Text section
= Beginning of Section =

Fraser Health held its first board meeting following a slew of media reports and public complaints about deteriorating conditions at Surrey Memorial Hospital and, in particular, its emergency room.
However, none of the health authority’s directors addressed that issue at their public meeting June 20.
The board meeting was chaired by Jim Sinclair, former BC Federation of Labour president; also present was Victoria Lee, the authority’s CEO.
The meeting was advertised on its website as being held virtually and Fraser Health stated the public could ask questions. The 58-minute meeting took place in person, however, and was aired over the authority’s Facebook page. Fraser Health did not publish any agenda for the meeting and a request for one via the communications department was unresponsive.
The board discussed digital systems and provided an update on deaths due to illicit drugs spiked with fentanyl.
Sinclair fielded six questions and read out answers to them from a script. Questions, said to be from the public (names were not mentioned), ranged from TVs in rooms, fentanyl testing at health-care facilities, safe consumption sites, computer engineering positions and dispute resolution policies.
The one question that got close to addressing the crisis at Surrey Memorial was one regarding hospital bed expansion in the region.

= End of Section =

Required tasks
• A. Answer these questions from the article on the Fraser Health board meeting, one answer per line:
(i) Who chaired the board meeting?
(ii) How long did the meeting last?
(iii) How many questions did the chair field?
• B. Please reproduce everything in the Fraser Health board meeting article from "Fraser Health held" down to "its emergency room.".
• C. Extend the article on the Fraser Health board meeting by writing on from its final sentence.

Stored dataset items:
= Beginning of Section =

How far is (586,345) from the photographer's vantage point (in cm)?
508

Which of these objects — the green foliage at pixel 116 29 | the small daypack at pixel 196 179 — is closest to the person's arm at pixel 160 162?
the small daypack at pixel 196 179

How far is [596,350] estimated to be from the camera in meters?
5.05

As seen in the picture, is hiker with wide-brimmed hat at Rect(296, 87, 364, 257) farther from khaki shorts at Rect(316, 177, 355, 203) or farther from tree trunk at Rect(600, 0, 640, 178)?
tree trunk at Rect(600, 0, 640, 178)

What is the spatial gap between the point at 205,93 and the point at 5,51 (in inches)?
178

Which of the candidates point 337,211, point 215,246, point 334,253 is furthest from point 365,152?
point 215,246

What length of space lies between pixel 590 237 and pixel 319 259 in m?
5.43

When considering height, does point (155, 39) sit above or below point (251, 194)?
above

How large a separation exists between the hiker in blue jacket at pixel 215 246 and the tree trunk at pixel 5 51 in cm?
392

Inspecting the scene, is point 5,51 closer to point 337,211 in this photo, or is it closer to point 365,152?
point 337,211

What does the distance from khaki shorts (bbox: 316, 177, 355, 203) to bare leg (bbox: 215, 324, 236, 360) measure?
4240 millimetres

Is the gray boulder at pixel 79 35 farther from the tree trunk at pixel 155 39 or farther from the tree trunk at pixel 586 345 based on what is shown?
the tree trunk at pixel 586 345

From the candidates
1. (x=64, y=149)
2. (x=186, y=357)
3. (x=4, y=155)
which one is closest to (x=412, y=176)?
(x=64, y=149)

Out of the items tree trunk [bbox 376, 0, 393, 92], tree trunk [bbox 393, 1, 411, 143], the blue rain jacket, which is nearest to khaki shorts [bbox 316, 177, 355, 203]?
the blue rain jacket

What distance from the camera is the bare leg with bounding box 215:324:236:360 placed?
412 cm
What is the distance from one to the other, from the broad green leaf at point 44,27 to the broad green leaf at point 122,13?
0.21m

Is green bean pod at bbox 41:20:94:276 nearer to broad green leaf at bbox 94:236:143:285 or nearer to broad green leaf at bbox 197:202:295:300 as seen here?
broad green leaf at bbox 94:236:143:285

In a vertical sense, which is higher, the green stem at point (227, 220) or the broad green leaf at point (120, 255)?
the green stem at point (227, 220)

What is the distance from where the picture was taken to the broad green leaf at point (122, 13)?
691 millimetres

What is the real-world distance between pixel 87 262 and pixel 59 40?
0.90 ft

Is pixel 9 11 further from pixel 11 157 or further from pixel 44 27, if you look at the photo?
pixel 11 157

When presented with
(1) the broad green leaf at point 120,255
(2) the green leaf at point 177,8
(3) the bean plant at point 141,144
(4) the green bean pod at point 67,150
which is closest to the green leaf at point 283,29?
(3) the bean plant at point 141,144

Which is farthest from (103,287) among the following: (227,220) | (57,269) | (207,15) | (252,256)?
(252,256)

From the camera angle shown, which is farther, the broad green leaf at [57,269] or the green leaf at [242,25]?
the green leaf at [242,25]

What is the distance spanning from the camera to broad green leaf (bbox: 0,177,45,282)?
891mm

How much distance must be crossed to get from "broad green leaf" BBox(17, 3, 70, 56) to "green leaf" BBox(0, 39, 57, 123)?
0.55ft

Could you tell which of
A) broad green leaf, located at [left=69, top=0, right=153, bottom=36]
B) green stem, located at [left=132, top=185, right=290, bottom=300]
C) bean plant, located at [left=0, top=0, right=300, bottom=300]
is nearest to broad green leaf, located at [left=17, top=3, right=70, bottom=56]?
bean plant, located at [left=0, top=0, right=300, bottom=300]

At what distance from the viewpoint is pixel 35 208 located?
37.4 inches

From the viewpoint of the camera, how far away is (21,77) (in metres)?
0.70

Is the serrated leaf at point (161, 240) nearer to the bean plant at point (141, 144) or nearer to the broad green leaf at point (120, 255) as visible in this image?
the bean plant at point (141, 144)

= End of Section =
= Beginning of Section =

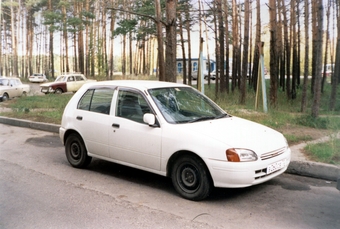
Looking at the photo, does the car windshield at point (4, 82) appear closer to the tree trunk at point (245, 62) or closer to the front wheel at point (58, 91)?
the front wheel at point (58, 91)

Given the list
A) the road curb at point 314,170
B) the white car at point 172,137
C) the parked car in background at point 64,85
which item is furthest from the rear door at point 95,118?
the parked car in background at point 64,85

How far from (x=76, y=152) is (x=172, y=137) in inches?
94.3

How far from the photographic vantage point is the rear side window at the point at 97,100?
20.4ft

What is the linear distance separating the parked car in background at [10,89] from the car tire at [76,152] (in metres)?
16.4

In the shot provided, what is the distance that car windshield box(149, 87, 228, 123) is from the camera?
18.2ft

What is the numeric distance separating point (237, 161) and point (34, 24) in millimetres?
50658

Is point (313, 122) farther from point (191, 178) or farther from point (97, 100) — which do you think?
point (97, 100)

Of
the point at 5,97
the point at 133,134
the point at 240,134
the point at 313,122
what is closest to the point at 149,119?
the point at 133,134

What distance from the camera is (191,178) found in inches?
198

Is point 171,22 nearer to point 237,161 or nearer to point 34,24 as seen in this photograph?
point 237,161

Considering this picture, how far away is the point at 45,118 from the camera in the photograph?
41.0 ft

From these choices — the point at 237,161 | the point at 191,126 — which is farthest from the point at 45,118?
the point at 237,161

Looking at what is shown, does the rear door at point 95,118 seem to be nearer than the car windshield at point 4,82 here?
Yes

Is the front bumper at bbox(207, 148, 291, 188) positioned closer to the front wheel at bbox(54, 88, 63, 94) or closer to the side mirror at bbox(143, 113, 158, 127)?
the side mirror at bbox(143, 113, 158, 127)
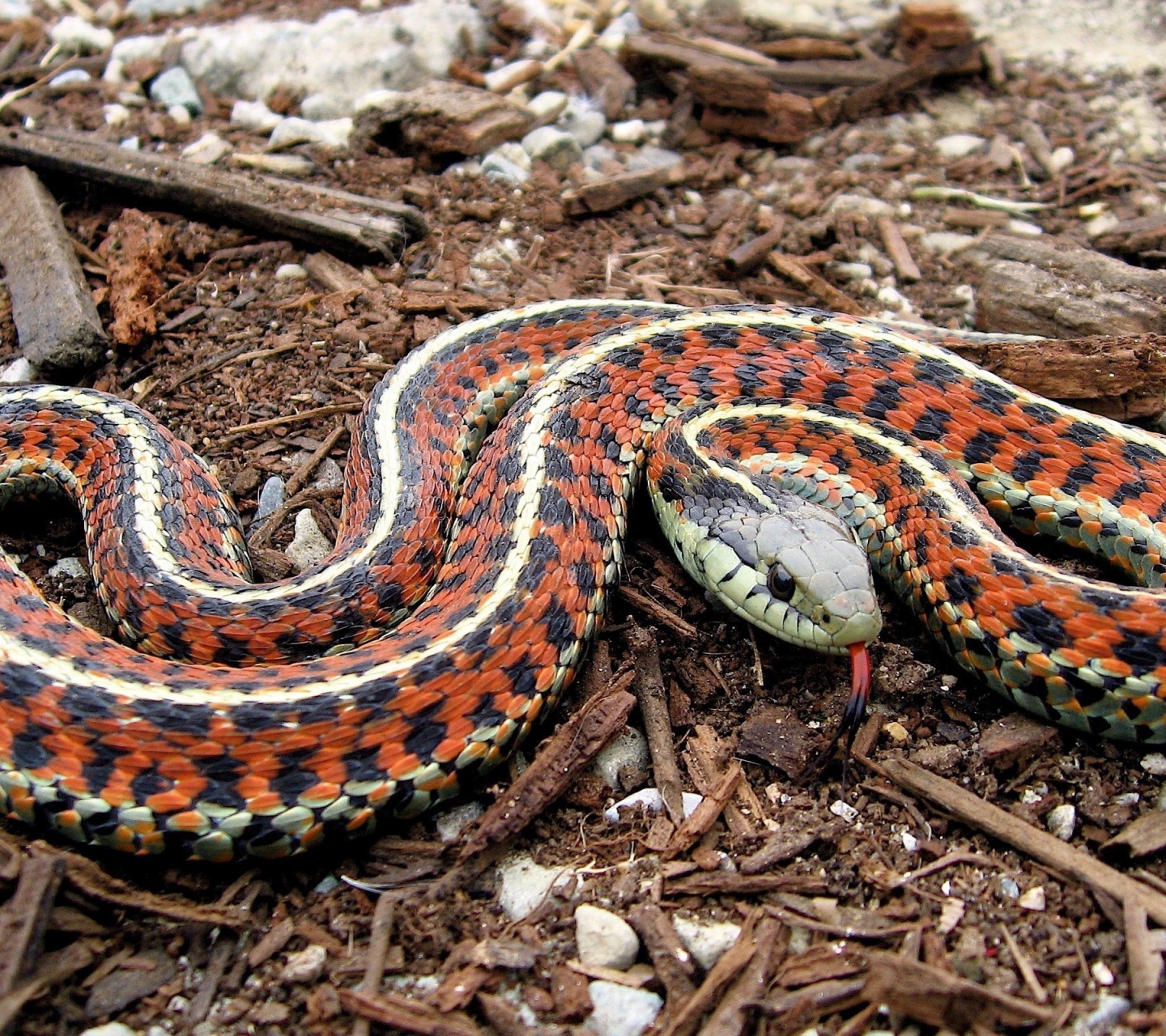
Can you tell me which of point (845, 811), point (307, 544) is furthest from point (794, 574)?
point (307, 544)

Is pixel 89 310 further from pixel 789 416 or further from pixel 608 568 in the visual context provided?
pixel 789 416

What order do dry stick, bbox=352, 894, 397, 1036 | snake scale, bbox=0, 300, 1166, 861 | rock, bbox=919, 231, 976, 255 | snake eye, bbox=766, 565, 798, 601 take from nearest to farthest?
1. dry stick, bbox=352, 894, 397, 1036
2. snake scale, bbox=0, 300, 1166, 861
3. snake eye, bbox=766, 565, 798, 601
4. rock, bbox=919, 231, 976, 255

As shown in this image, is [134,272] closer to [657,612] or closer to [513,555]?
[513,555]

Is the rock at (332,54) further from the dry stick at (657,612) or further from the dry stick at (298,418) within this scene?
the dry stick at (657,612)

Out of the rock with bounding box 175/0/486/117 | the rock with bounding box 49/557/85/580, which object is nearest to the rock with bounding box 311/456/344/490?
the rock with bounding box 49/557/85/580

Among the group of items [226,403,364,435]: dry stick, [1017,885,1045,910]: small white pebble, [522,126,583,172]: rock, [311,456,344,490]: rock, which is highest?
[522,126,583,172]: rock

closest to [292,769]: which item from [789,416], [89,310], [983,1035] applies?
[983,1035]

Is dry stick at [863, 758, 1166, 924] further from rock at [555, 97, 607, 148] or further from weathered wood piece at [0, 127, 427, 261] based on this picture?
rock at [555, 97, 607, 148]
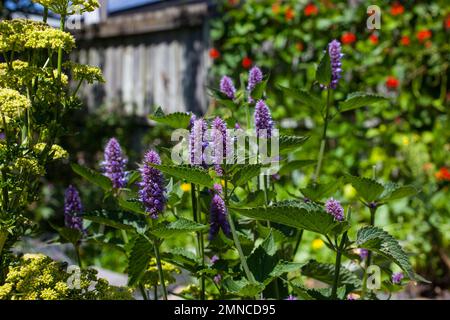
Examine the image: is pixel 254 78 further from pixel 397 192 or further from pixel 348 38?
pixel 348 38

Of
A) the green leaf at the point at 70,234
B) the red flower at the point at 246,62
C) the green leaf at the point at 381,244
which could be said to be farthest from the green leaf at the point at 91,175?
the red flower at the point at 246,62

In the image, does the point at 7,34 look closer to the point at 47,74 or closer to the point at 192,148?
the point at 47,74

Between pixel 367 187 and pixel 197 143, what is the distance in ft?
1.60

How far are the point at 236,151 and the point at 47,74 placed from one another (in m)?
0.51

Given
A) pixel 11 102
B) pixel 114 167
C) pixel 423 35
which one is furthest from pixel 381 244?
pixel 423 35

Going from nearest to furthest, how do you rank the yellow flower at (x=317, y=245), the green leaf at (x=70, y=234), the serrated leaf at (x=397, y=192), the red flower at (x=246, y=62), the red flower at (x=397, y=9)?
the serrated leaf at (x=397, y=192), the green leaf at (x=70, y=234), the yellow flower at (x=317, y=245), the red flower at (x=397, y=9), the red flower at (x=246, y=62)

= End of Section =
= Beginning of Section =

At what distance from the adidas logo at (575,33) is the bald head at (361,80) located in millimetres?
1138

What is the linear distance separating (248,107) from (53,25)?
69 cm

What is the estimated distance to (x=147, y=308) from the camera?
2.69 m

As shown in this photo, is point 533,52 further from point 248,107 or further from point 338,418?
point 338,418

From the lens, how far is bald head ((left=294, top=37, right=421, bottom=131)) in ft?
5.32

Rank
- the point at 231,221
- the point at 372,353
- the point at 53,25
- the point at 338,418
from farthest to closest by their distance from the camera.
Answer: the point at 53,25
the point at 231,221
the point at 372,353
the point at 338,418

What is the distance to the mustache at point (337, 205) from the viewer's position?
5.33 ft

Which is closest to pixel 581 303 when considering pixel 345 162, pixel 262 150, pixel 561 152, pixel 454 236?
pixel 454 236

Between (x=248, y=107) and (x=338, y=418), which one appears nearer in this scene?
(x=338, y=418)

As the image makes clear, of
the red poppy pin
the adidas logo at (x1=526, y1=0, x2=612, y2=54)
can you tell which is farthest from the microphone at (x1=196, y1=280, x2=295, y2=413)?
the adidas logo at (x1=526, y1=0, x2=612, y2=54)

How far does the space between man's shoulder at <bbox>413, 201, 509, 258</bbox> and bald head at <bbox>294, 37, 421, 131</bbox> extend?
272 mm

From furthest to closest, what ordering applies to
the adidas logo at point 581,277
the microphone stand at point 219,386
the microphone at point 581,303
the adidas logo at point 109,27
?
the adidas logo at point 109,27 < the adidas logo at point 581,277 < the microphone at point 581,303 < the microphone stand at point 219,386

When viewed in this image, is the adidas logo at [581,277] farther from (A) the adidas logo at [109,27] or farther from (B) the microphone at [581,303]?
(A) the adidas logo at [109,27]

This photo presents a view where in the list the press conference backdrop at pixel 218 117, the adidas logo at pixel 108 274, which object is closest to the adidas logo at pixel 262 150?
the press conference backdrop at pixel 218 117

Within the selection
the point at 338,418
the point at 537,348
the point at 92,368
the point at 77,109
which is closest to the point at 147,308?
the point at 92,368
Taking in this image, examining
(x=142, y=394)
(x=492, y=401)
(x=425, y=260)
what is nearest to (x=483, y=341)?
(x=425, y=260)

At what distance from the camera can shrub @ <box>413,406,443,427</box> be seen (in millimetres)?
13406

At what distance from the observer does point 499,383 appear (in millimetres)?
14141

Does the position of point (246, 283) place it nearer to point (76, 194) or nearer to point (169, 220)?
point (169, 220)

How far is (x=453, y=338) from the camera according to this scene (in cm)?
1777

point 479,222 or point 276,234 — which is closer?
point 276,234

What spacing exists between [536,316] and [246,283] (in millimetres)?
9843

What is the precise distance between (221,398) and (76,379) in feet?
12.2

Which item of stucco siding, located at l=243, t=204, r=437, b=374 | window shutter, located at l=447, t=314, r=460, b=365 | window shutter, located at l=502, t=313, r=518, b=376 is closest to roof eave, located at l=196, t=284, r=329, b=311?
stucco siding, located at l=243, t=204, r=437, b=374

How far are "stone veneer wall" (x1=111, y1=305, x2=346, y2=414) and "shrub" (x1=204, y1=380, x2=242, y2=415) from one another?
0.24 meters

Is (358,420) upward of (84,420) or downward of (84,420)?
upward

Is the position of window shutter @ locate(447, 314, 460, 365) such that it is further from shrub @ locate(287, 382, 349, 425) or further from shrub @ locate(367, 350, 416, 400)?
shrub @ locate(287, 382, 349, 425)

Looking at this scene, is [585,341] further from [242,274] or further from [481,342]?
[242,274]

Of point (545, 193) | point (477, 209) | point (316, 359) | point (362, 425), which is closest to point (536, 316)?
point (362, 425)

= End of Section =

Answers for this exercise
• A.
(i) Jim Sinclair
(ii) 58 minutes
(iii) Six

• B.
Fraser Health held its first board meeting following a slew of media reports and public complaints about deteriorating conditions at Surrey Memorial Hospital and, in particular, its emergency room.

• C.
Sinclair said since 2017 there has been a seven per cent increase in acute care beds and four per cent increase in long-term care beds. He said there is a new mental health facility and new wing at Royal Columbian Hospital, in New Westminster.
Meanwhile, Surrey has been starved for hospital expansions since the BC NDP took power in Victoria in 2017. A new hospital in South Surrey is in the planning stage and the crisis at Surrey Memorial prompted Health Minister Adrian Dix to announce an expansion of it, on June 7.
In May, the hospital’s Medical Staff Association stated management at Fraser Health and the B.C. Health Ministry has not provided "any tangible support" for overstretched emergency room doctors, the Canadian Press reported.
Glacier Media asked to speak to Sinclair but he did not respond to the request through the communications department.